(Entries on spatial positioning)
>>

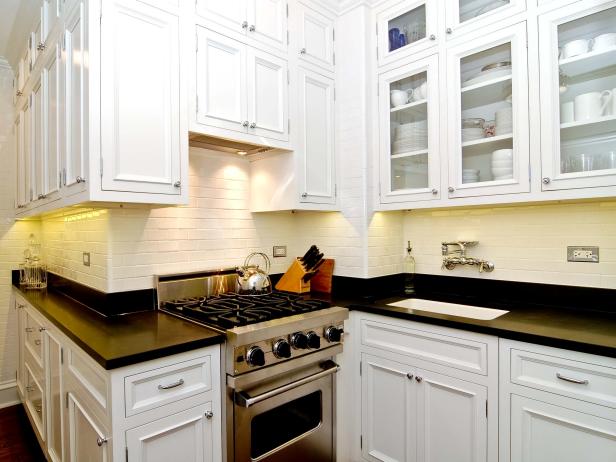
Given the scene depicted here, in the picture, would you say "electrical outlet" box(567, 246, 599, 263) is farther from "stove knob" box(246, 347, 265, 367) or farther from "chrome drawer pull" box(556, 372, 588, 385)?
"stove knob" box(246, 347, 265, 367)

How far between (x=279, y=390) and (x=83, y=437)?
2.72 feet

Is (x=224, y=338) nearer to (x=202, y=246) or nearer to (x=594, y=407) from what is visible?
(x=202, y=246)

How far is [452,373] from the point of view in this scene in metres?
1.75

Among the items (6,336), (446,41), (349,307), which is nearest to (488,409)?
(349,307)

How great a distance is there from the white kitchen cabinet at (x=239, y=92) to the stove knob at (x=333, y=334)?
1.09m

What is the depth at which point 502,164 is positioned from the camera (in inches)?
76.7

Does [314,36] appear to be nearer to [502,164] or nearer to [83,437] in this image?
[502,164]

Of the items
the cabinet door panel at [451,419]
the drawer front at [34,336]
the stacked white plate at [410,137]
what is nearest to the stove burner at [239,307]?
the cabinet door panel at [451,419]

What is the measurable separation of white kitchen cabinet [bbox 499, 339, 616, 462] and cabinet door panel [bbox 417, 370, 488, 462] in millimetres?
99

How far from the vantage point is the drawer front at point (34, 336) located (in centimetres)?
219

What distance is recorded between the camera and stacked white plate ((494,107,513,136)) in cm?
193

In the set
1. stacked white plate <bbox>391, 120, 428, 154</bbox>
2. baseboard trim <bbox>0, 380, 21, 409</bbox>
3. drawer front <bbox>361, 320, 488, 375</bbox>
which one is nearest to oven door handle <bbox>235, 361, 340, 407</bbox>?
drawer front <bbox>361, 320, 488, 375</bbox>

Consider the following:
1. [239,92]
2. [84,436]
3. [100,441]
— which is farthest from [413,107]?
[84,436]

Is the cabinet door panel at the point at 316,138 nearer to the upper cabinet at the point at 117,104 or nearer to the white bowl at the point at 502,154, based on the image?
the upper cabinet at the point at 117,104
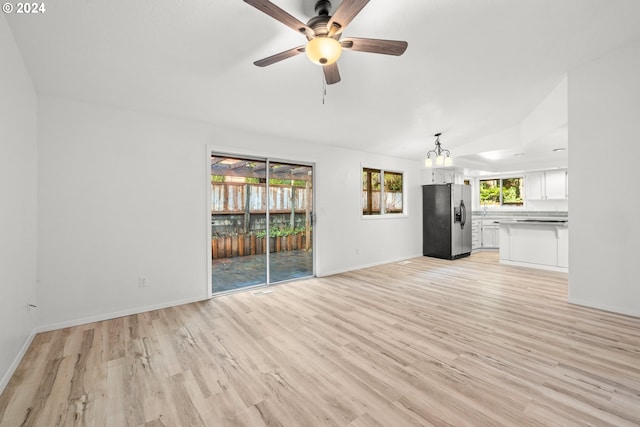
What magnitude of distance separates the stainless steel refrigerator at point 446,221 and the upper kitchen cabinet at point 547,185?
1969mm

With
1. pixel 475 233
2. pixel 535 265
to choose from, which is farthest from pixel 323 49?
pixel 475 233

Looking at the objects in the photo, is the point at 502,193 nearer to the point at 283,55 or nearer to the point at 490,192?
the point at 490,192

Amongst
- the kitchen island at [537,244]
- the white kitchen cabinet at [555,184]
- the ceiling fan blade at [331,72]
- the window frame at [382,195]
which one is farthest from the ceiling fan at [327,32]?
the white kitchen cabinet at [555,184]

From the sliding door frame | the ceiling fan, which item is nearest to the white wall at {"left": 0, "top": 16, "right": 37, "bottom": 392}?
the sliding door frame

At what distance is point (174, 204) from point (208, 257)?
852mm

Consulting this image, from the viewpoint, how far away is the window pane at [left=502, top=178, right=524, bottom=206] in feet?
25.8

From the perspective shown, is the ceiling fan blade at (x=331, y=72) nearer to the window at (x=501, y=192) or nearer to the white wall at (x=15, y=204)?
the white wall at (x=15, y=204)

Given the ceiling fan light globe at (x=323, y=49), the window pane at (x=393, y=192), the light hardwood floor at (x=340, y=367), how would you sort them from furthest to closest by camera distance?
the window pane at (x=393, y=192), the ceiling fan light globe at (x=323, y=49), the light hardwood floor at (x=340, y=367)

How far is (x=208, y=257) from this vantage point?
3838 mm

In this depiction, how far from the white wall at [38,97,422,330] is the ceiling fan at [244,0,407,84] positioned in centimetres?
218

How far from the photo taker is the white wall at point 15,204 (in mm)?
1939

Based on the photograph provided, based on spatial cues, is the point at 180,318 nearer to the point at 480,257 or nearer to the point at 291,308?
the point at 291,308

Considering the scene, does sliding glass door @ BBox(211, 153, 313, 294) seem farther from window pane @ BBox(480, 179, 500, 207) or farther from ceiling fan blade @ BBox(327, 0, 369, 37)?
window pane @ BBox(480, 179, 500, 207)

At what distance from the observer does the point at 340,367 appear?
2.13 metres
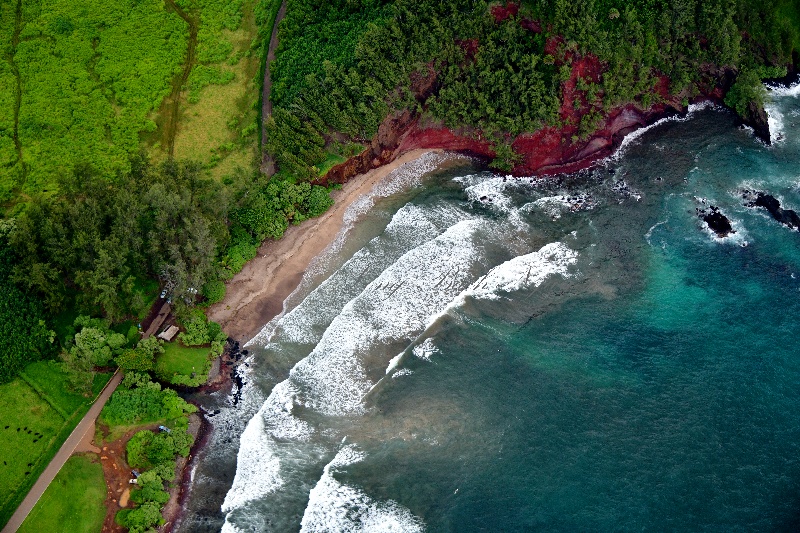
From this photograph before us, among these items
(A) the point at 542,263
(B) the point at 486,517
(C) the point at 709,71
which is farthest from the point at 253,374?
(C) the point at 709,71

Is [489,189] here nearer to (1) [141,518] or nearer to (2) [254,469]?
(2) [254,469]

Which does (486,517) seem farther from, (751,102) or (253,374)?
(751,102)

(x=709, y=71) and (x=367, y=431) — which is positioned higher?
(x=709, y=71)

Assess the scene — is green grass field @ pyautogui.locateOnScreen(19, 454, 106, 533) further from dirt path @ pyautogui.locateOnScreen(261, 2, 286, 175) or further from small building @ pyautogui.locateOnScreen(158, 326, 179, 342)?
dirt path @ pyautogui.locateOnScreen(261, 2, 286, 175)

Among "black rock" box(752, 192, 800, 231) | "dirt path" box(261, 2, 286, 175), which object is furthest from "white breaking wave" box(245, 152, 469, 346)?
"black rock" box(752, 192, 800, 231)

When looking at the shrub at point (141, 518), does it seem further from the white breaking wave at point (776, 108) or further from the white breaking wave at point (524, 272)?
the white breaking wave at point (776, 108)

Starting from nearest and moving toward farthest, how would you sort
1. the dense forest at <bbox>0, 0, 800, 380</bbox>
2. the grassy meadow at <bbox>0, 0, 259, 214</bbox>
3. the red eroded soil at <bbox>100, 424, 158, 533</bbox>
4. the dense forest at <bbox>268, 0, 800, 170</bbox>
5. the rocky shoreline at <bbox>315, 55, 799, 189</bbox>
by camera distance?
the red eroded soil at <bbox>100, 424, 158, 533</bbox> < the dense forest at <bbox>0, 0, 800, 380</bbox> < the dense forest at <bbox>268, 0, 800, 170</bbox> < the rocky shoreline at <bbox>315, 55, 799, 189</bbox> < the grassy meadow at <bbox>0, 0, 259, 214</bbox>

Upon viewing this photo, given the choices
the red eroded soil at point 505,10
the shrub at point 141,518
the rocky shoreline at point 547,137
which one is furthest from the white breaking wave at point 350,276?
the red eroded soil at point 505,10
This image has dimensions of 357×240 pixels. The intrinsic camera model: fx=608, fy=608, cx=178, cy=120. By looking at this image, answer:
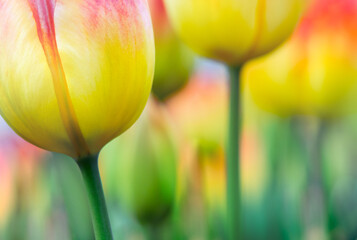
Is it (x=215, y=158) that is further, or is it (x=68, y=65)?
(x=215, y=158)

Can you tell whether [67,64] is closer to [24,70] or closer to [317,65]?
[24,70]

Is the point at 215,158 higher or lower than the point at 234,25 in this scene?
lower

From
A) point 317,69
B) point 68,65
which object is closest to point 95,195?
point 68,65

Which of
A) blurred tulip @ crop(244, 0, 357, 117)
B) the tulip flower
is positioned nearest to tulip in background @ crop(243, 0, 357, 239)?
blurred tulip @ crop(244, 0, 357, 117)

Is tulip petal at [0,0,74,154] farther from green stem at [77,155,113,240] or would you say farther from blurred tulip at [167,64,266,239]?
blurred tulip at [167,64,266,239]

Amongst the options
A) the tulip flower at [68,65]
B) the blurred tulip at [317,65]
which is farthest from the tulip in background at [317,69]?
the tulip flower at [68,65]

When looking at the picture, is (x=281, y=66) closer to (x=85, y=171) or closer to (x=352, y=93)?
(x=352, y=93)
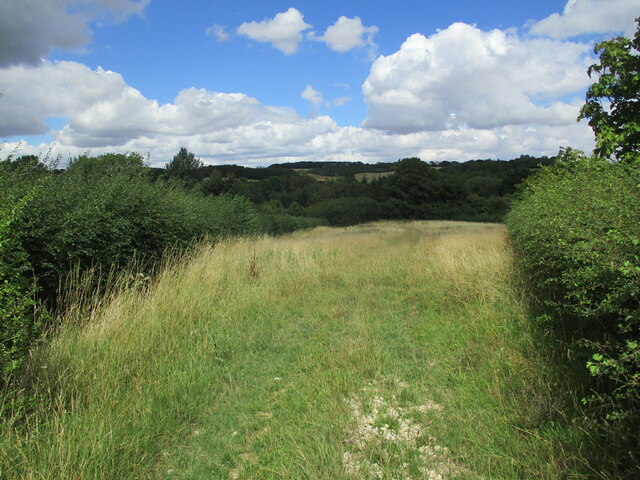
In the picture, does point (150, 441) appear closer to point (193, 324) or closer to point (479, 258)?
→ point (193, 324)

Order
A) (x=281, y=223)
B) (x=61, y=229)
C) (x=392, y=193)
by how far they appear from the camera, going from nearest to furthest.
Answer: (x=61, y=229)
(x=281, y=223)
(x=392, y=193)

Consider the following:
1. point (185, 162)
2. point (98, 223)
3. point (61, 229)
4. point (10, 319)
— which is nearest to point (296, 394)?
point (10, 319)

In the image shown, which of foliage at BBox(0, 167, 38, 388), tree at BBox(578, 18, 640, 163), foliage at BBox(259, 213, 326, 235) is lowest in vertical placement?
foliage at BBox(259, 213, 326, 235)

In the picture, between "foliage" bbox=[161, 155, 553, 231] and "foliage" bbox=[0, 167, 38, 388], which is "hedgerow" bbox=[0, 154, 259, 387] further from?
"foliage" bbox=[161, 155, 553, 231]

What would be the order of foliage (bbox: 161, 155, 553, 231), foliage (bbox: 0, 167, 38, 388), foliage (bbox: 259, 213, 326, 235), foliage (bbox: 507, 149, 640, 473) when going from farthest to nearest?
foliage (bbox: 161, 155, 553, 231) → foliage (bbox: 259, 213, 326, 235) → foliage (bbox: 0, 167, 38, 388) → foliage (bbox: 507, 149, 640, 473)

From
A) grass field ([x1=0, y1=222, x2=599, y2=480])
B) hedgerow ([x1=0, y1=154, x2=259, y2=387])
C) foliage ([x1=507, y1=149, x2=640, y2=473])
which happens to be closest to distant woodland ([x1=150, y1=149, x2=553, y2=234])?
hedgerow ([x1=0, y1=154, x2=259, y2=387])

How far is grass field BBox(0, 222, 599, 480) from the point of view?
106 inches

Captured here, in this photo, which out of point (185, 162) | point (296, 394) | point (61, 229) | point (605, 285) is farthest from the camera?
point (185, 162)

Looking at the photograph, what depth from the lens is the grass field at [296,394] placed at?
8.83 ft

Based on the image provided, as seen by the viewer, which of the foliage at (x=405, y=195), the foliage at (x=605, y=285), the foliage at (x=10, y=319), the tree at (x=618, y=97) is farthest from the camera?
the foliage at (x=405, y=195)

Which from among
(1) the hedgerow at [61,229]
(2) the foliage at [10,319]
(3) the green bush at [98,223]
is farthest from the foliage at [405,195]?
(2) the foliage at [10,319]

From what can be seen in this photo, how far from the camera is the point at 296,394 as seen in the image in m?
3.82

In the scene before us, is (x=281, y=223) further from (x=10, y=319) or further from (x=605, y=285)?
(x=605, y=285)

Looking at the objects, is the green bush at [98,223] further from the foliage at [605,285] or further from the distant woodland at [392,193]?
the distant woodland at [392,193]
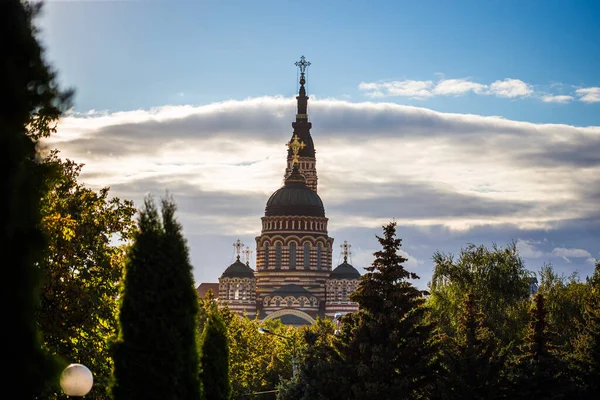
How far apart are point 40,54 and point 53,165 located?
1.50m

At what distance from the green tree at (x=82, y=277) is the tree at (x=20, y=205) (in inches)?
434

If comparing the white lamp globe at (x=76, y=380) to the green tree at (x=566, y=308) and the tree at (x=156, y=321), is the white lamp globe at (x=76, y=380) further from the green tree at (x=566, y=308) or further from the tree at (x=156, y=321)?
the green tree at (x=566, y=308)

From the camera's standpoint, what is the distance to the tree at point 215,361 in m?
28.4

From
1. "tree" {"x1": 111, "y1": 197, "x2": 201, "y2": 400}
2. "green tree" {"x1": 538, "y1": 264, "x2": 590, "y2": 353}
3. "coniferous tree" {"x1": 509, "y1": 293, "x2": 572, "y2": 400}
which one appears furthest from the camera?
"green tree" {"x1": 538, "y1": 264, "x2": 590, "y2": 353}

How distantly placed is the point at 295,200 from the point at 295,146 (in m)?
11.6

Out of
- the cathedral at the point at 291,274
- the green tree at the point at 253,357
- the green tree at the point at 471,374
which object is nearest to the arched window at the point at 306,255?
the cathedral at the point at 291,274

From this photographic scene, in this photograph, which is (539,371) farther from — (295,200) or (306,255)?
(295,200)

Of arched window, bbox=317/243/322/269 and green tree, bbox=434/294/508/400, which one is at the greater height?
arched window, bbox=317/243/322/269

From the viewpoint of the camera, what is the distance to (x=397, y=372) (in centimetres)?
3738

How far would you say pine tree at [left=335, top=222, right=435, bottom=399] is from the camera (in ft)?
120

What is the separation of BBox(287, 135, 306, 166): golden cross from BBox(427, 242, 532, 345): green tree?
8464 cm

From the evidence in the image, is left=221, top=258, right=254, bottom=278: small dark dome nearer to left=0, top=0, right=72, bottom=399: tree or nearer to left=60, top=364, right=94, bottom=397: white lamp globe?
left=60, top=364, right=94, bottom=397: white lamp globe

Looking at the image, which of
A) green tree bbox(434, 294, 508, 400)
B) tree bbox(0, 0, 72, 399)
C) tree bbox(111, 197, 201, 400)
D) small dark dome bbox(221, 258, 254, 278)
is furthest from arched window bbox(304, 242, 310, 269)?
tree bbox(0, 0, 72, 399)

<<

* **WHAT THE TASK ASKS**:
Quote exactly and only the lines from the one holding "From this photographic" through the end of the data.

* **REPLY**:
From this photographic scene, in this photograph, which is (539,371) farther from — (295,200) or (306,255)?
(295,200)

Of arched window, bbox=317/243/322/269 and green tree, bbox=434/294/508/400, which one is at the greater height?
arched window, bbox=317/243/322/269

From the viewpoint of the camera, what is the distance to (x=397, y=372) (in centimetres)?
3738

How far would you say pine tree at [left=335, top=222, right=435, bottom=399] is from the camera (in ft)?
120

What is the separation of BBox(287, 135, 306, 166): golden cross from BBox(427, 242, 532, 345): green tree?
8464 cm

From the evidence in the image, is left=221, top=258, right=254, bottom=278: small dark dome nearer to left=0, top=0, right=72, bottom=399: tree or nearer to left=60, top=364, right=94, bottom=397: white lamp globe?
left=60, top=364, right=94, bottom=397: white lamp globe

Looking at the image, which of
A) green tree bbox(434, 294, 508, 400)
B) tree bbox(0, 0, 72, 399)
C) tree bbox(111, 197, 201, 400)
D) small dark dome bbox(221, 258, 254, 278)
is furthest from arched window bbox(304, 242, 310, 269)?
tree bbox(0, 0, 72, 399)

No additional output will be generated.